===== STORED DATA
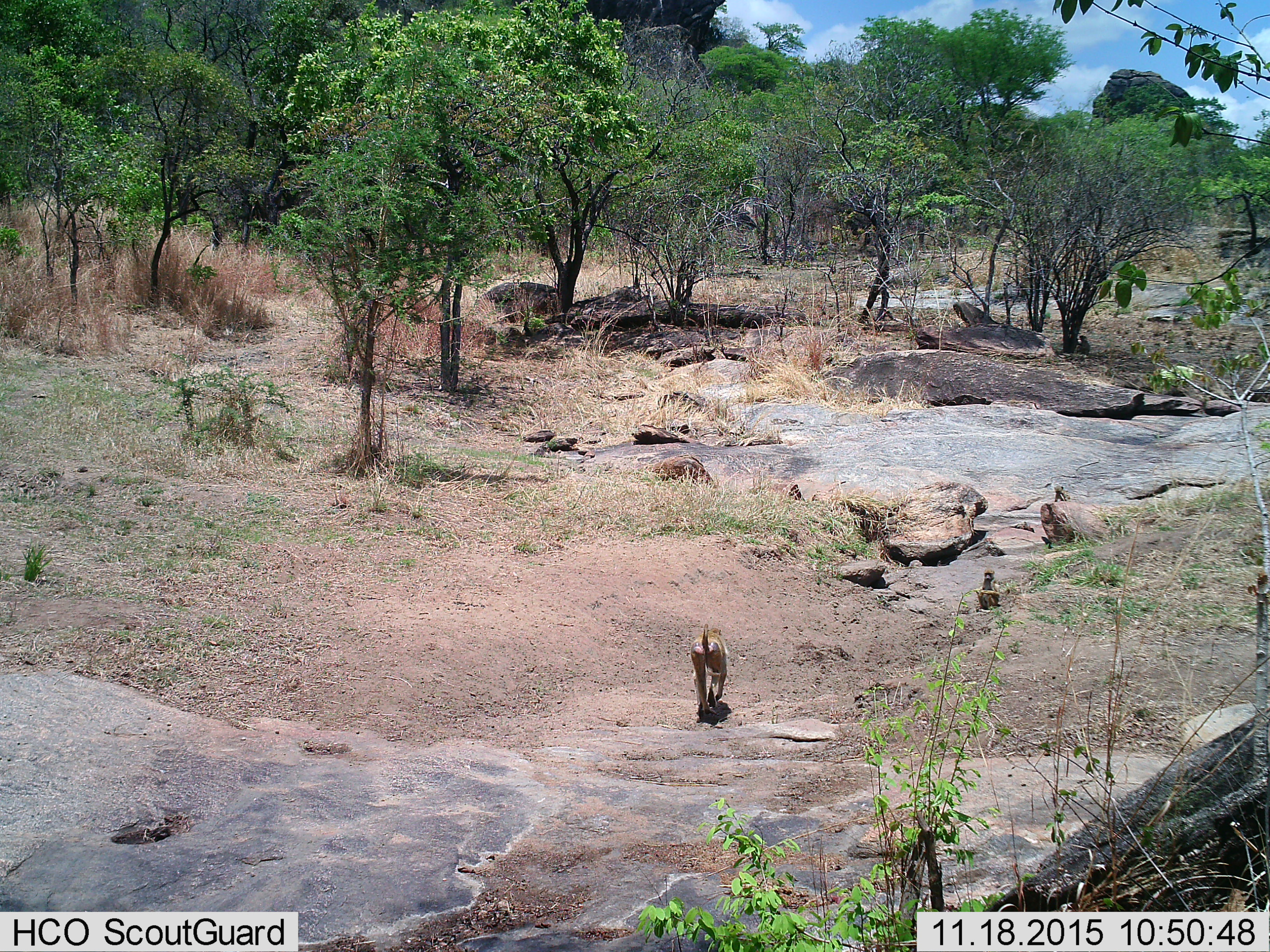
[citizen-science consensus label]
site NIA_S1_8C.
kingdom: Animalia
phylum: Chordata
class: Mammalia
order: Primates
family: Cercopithecidae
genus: Papio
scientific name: Papio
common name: baboon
Baboon (Papio), count 3. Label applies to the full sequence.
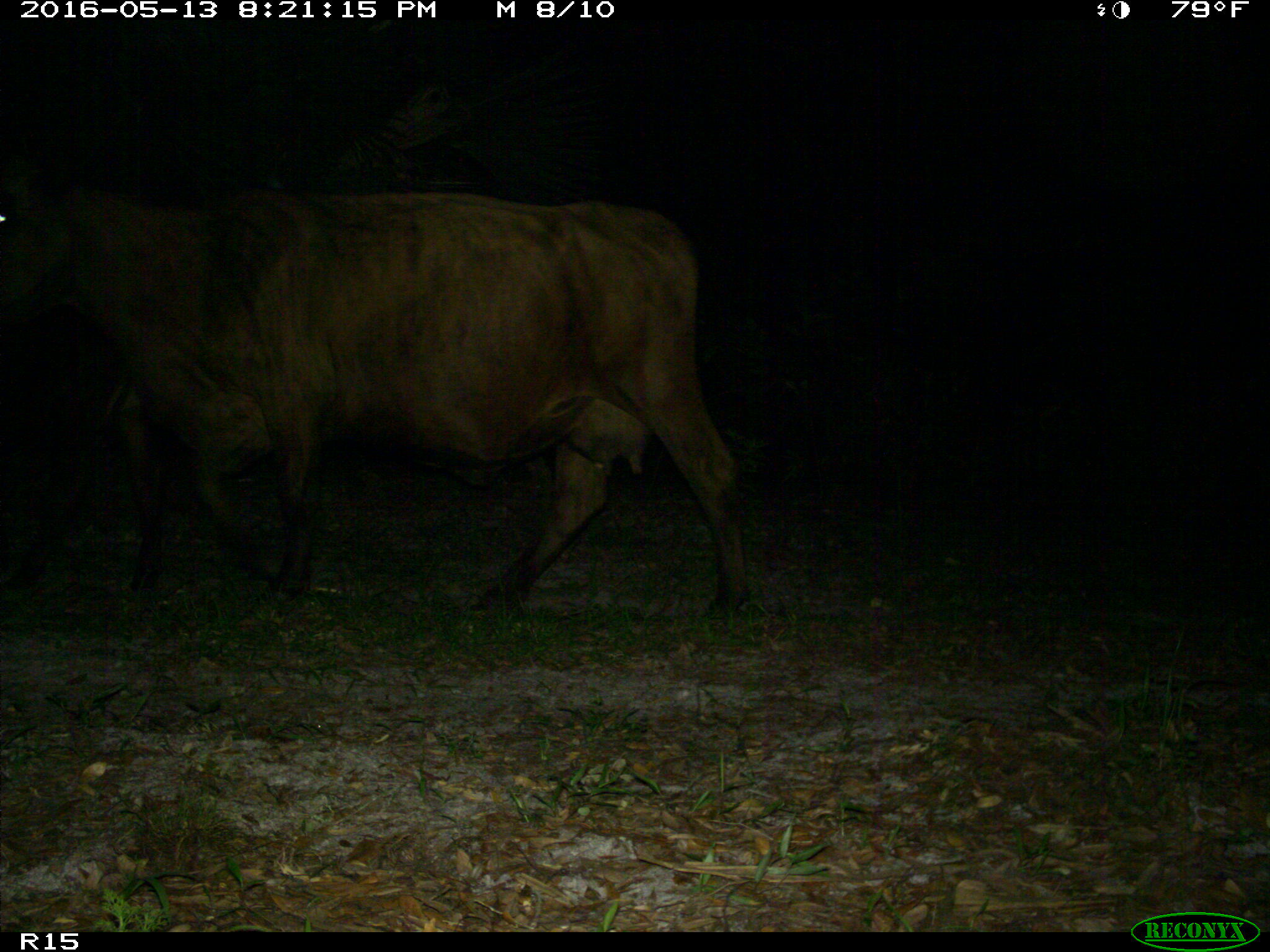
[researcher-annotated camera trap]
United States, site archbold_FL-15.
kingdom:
==========
__EXERCISE OBJECTIVE__. Look through the records for the word "site". Every line that has it should be copied.

__EXERCISE SOLUTION__.
site NIA_S1_8C.
United States, site archbold_FL-15.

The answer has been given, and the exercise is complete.